___ TEXT

Welcome Back



I'll post this as a catch-all intro post.  You can skip to the part that you find interesting.

The Early Days

I'm a fairly normal human male, now hovering on the high end of middle age.  

Weight has been a struggle all my life.  

Growing up, the polite term was "husky" or "big boned" but I leaned out in high school and was finally called thin/lanky.  Through college and into my 20s, weight crept on but the rate was slow and I really didn't notice or much care.  

In 2008, I had a wakeup call at my brother's wedding.  At the event, I had many family members ask me if I was "okay."  I felt fine and didn't understand the concern.  

But, when the wedding pictures came back, I understood.  I was 285# at that point and quite pudgy.  A few weeks later, finding inspiration in those pictures, I knocked the cobwebs off of the old mountain bike and rode around the subdivision.  Thought I would die.  But with Mrs. Zoxe's help, did it again.  

She joined me and we began riding after work a few nights a week.  Biking as a hobby took shape, and we upgraded our rides and started doing charity events.

______
___ PROVIDED DATA

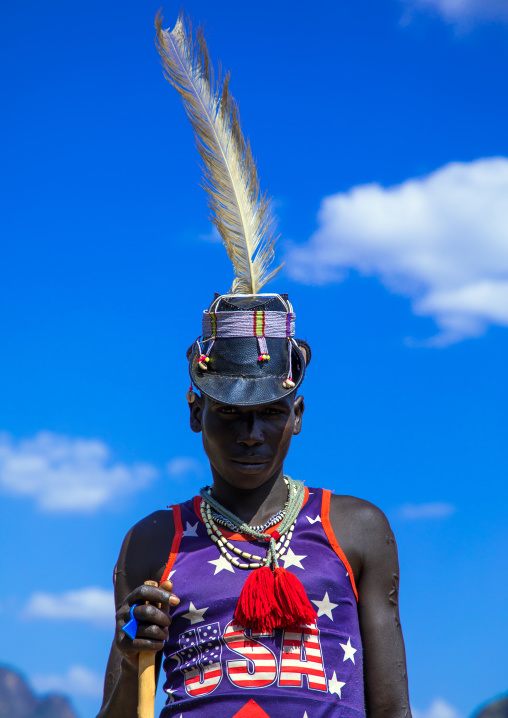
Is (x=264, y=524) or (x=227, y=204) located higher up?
(x=227, y=204)

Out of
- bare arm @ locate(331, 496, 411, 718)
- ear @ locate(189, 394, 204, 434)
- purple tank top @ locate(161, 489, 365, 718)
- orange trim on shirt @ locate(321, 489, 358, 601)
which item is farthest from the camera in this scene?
ear @ locate(189, 394, 204, 434)

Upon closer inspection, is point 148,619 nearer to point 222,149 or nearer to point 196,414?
point 196,414

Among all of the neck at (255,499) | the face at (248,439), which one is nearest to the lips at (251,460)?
the face at (248,439)

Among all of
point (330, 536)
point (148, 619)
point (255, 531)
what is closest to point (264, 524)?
point (255, 531)

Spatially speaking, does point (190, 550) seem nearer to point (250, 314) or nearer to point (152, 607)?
point (152, 607)

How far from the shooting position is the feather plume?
4.25 metres

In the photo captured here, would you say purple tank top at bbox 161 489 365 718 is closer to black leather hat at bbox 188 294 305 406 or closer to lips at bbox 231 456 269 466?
lips at bbox 231 456 269 466

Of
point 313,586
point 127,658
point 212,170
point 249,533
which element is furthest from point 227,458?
point 212,170

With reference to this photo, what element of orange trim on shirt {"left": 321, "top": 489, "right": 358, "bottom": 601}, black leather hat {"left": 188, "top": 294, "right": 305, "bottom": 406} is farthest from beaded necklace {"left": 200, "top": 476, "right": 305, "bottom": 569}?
black leather hat {"left": 188, "top": 294, "right": 305, "bottom": 406}

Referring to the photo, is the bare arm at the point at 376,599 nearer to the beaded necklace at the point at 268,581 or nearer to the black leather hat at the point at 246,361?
the beaded necklace at the point at 268,581

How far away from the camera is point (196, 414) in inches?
160

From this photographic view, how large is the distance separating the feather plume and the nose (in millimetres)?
771

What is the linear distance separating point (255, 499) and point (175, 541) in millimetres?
406

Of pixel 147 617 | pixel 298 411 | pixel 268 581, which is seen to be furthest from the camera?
pixel 298 411
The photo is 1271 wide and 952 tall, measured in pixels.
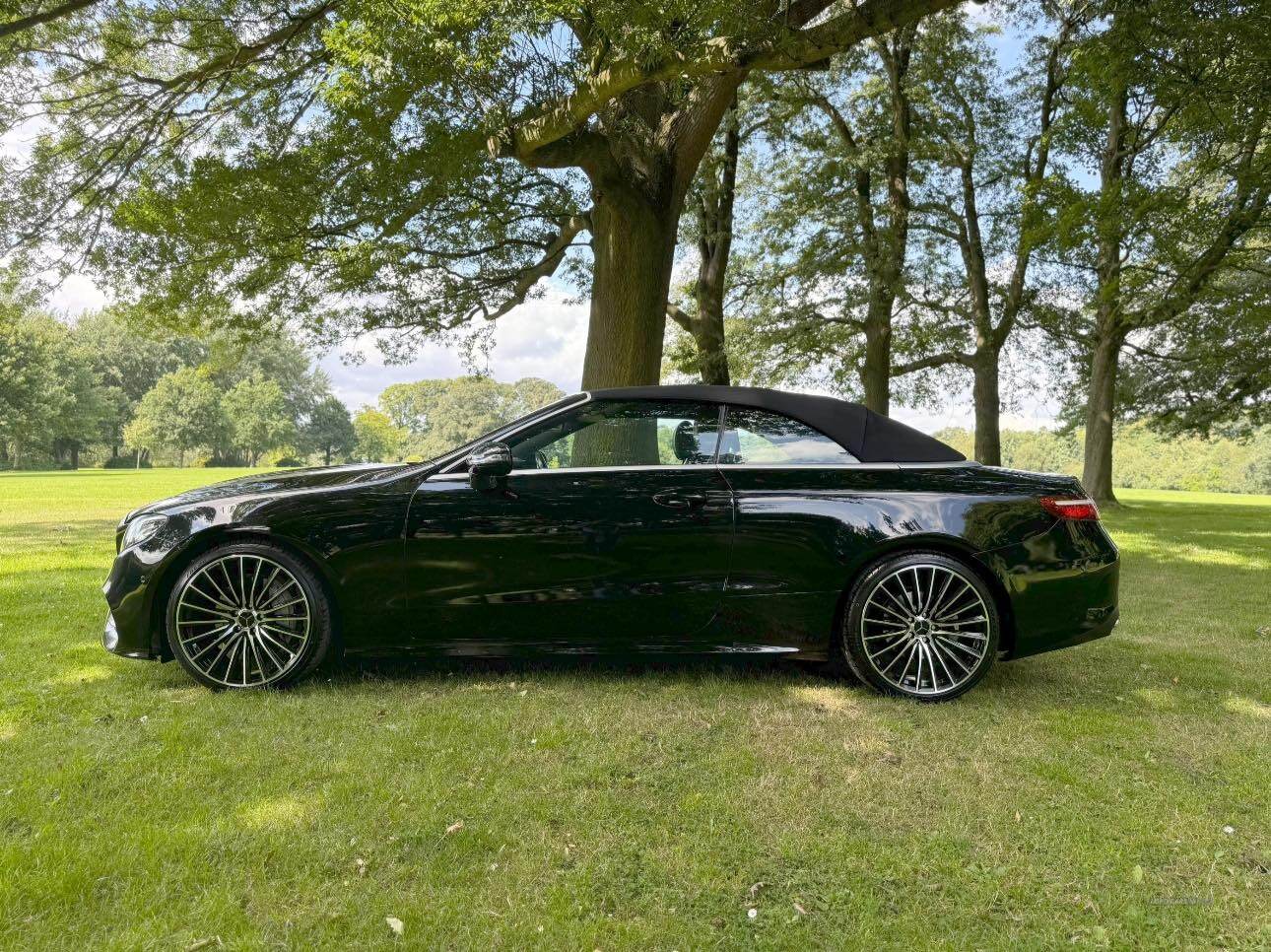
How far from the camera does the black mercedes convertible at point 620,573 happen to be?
3.65m

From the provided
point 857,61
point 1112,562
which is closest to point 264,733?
point 1112,562

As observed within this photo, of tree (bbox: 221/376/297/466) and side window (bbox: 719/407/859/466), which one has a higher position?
tree (bbox: 221/376/297/466)

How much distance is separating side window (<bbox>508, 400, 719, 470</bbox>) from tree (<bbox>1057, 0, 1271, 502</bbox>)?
6937 mm

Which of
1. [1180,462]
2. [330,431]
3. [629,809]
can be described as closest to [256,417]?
[330,431]

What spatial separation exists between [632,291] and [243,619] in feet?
19.1

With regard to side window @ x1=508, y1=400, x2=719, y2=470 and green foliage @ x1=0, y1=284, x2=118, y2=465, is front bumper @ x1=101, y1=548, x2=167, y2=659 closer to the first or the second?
side window @ x1=508, y1=400, x2=719, y2=470

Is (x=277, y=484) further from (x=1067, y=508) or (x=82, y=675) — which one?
(x=1067, y=508)

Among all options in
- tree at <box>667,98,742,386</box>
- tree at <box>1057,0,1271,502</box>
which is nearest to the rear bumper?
tree at <box>1057,0,1271,502</box>

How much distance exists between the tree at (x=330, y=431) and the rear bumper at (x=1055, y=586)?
3408 inches

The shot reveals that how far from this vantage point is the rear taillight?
3.70 metres

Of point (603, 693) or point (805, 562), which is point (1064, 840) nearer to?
point (805, 562)

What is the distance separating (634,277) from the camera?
8.47 metres

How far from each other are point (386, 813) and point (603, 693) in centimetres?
136

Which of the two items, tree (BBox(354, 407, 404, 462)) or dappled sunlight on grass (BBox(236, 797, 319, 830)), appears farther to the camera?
tree (BBox(354, 407, 404, 462))
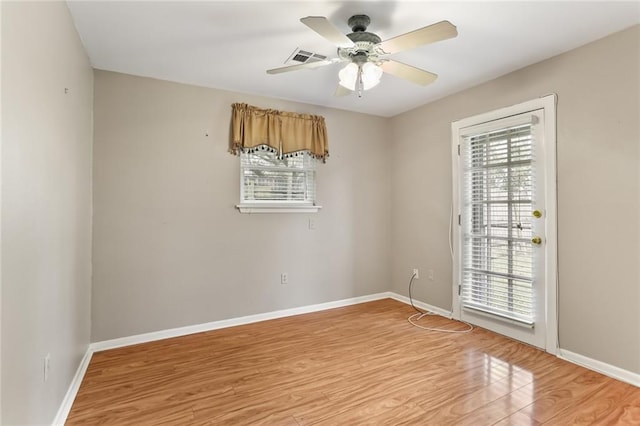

______

WORK ORDER: Continue the personal post about weight and cycling above, picking up right after its last sentence.

ANSWER FOR THE TASK:
Triathlons

In 2010 my brother challenged me to a Triathlon.  By now I was around 250# and the distances involved were do-able.  I was not fast but I finished, and it became the first of many such races from 2010 through 2017.

I lost weight naturally (no set diet) and started 2013 at about 235#. In January of 2013, the doc challenged me to lose 40# or go on meds for life - and I did it. I was also faster on the bike and pushed distances.  For triathlon, we were doing several sprint races a season, and one or two Olympic Aquabike (I like running least and enjoyed swimming 1800 and having more bike distance).  

In 2016, I did 100 miles at Tour de Cure Indy around the infamous Brickyard (Indy500) track.  Training that season meant many long hours solo on the road and pushing into some uncomfortable spaces mentally.  But I checked the box on a goal that had eluded me - the Imperial Century.

From the modest start described above, Mrs. Zoxe and I became endurance athletes. Never the fastest, rarely the slowest. Metric centuries, triathlons, and a year round commitment to staying fit. Each year, we biked thousands of miles, swam tens of thousands of yards, and ran our asses off.  

Weight:  From 2013 to 2015 I stayed under the magic 200# and then started sneaking back up. I stayed 203/205/207 for many months but couldn't crack under 200 again. That's been 5 years already.

In 2015, I switched jobs. It was the right thing at the time, but my schedule became less predictable and time at the gym became harder to do.  

Turning Point

In the early months of 2017, we were out for a shakedown ride 2 nights before an early season triathlon, and we had a near miss from one of the neighbor's kids.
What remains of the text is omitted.